**Texto proporcionado**:
***

En su artículo de la semana pasada en Campus (682), Juan Domingo Argüelles, nos habla de dos destacados intelectuales que dejan que desear como personas. Uno de ellos es el escritor argentino Ernesto Sabato (n. 1911) y la otra es la periodista e investigadora canadiense Naomi Klein (n. 1970).
Por testimonios de otras personas, se dice que Sabato era oportunista, arrogante y vanidoso, a pesar de los dotes literarios que Argüelles le atribuye y reconoce. Sobre esta incongruencia, nuestro compañero de Campus reflexiona y dice que “[s]i la estética nada tiene que ver con la ética, entonces muy poco tiene sentido”.
Me intriga que el humanismo que pudiera otorgarle a Sabato ser un hombre de letras no le alcanzó para vivir en armonía con los demás. Recuerdo que en el Manual del distraído, Alejandro Rossi (n. 1932) escribió: “Cuando yo era adolescente pensaba que los grandes escritores eran personas incapaces de maldad”; sin embargo, este razonamiento era “simple y falso”. Rossi dice haberse desmentido al saber que el poeta español Ramón María del Valle-Inclán (n. 1866) había pateado a un pequeño perro que lo molestaba mientras él buscaba un libro. Los poemas no sensibilizaron a Valle-Inclán para tratar con dignidad a otras especies menos aventajadas que el ser humano.
En el caso de Klein las cosas son aún más sorprendentes. Klein es una de las voces más lúcidas de los movimientos anti-globales, sin embargo, se sabe que en sus viajes “exige” ir acompañada de su peinadora. Aunque Argüelles no da por cierta tal frivolidad, con ironía, dice que él creía que lo “mejor de la cabeza de Klein estaba dentro y no fuera: en sus sesos y no en sus cabellos”.
¿Valen menos las ideas y libros de Klein y Sabato por sus comportamientos? No creo, pero, ¿por qué ser intelectualmente destacado no equivale a ser una persona buena y humilde? Los dos casos que menciona Argüelles son más comunes de lo que se piensa en los círculos artísticos, intelectuales y universitarios. Permítanme comentar que he conocido destacadas académicas en el tema de pobreza y desarrollo humano que al viajar a los países pobres a dar espléndidas conferencias, solicitan a los organizadores boleto de avión en business class y hoteles de cinco estrellas con corredoras específicas para que se ejerciten.

***

**Segmento de datos**:
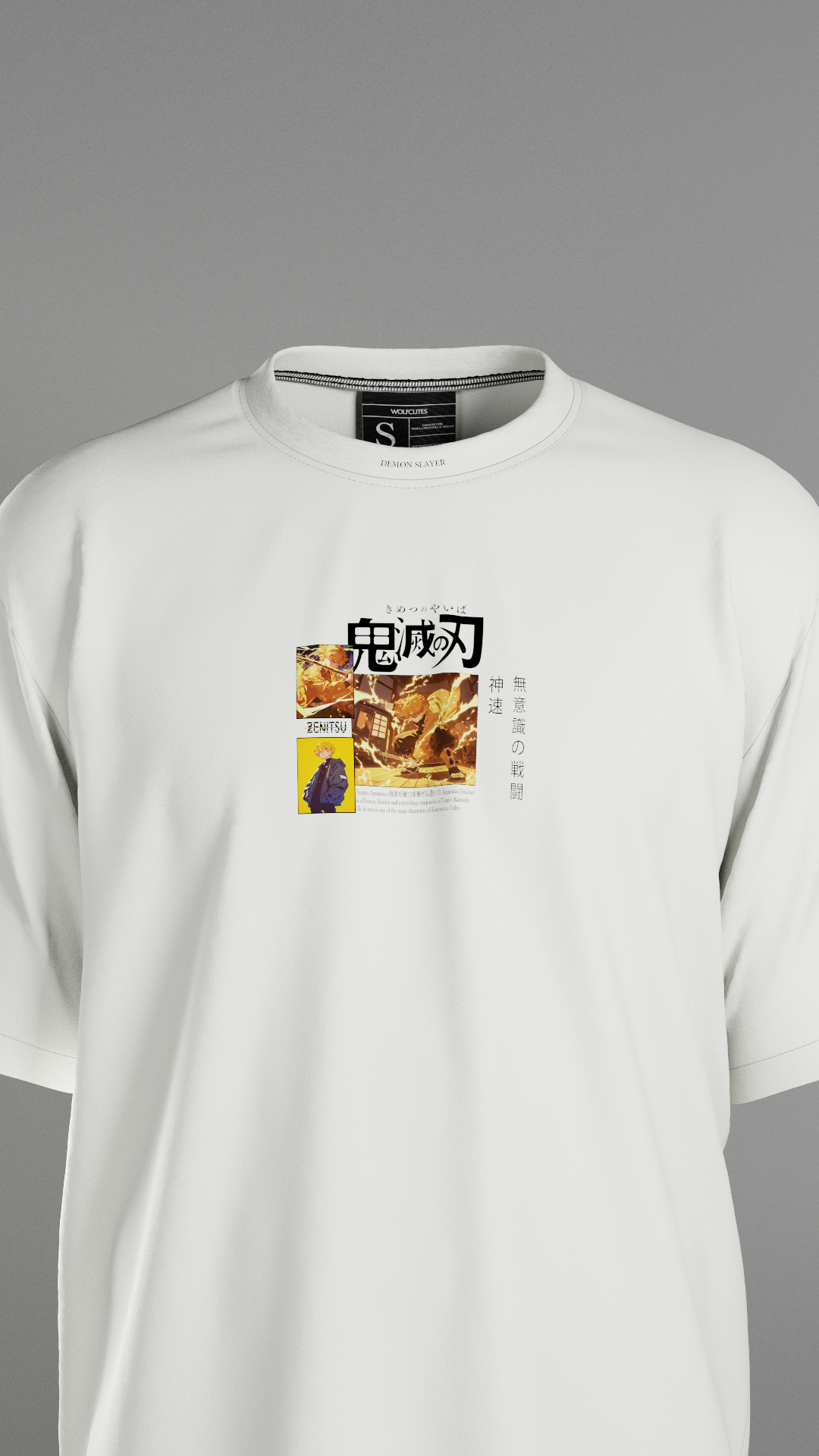 Camiseta Oversize (ThunderSize)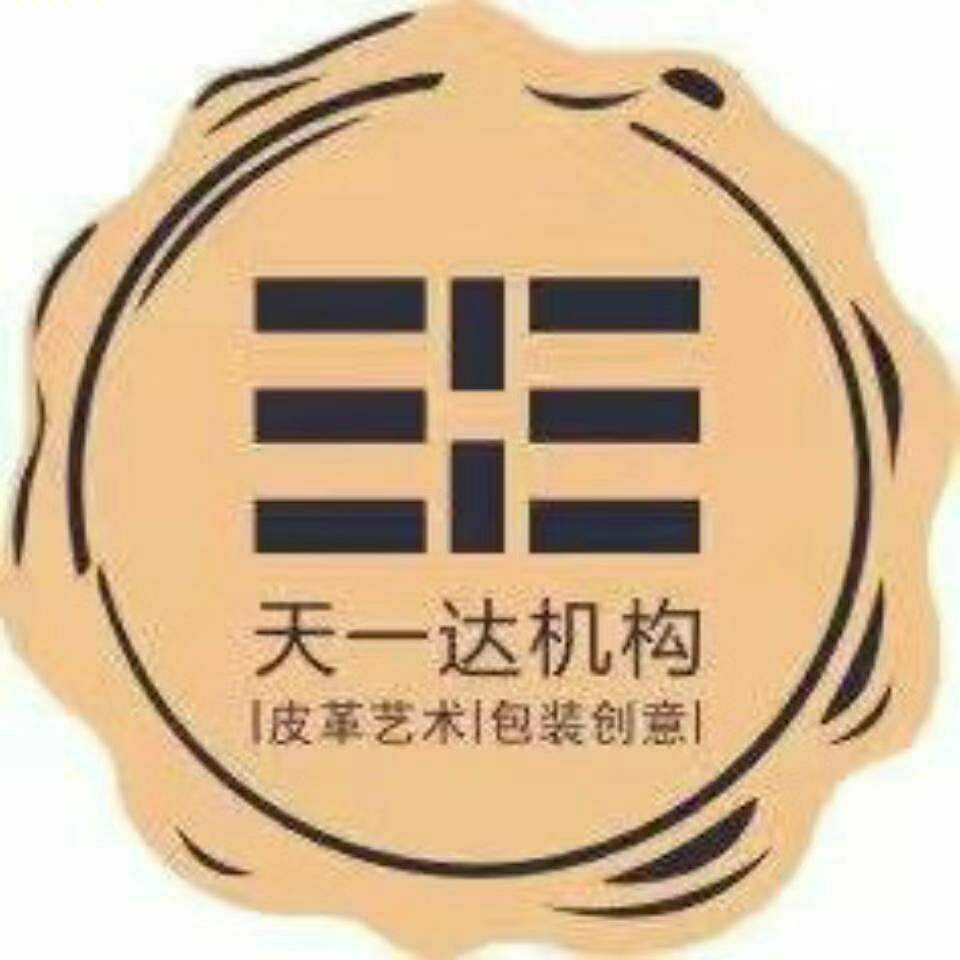 Shenzhen Tianyidacheng Packing & Products Co., Ltd.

***

**Instrucción 1**: Según el texto proporcionado, ¿de quién exige Naomi Klein ir acompañada en sus viajes?
**Instrucción 2**: Resume el texto proporcionado en dos oraciones.
**Instrucción 3**: Transcribe del texto proporcionado el pasaje que empieza en las palabras que contienen "En su artículo" y termina después de "Klein (n. 1970).".
Las líneas no intervienen en esto.

**Resultado 1**: De su peinadora.

**Resultado 2**: El texto comenta un artículo de Juan Domingo Argüelles en Campus sobre Ernesto Sabato y Naomi Klein, dos intelectuales destacados que dejan que desear como personas. Plantea que sus ideas y libros no valen menos por esos comportamientos, pero se pregunta por qué destacar intelectualmente no equivale a ser una persona buena y humilde, y señala que estos casos son comunes en los círculos artísticos, intelectuales y universitarios.

**Resultado 3**:
En su artículo de la semana pasada en Campus (682), Juan Domingo Argüelles, nos habla de dos destacados intelectuales que dejan que desear como personas. Uno de ellos es el escritor argentino Ernesto Sabato (n. 1911) y la otra es la periodista e investigadora canadiense Naomi Klein (n. 1970).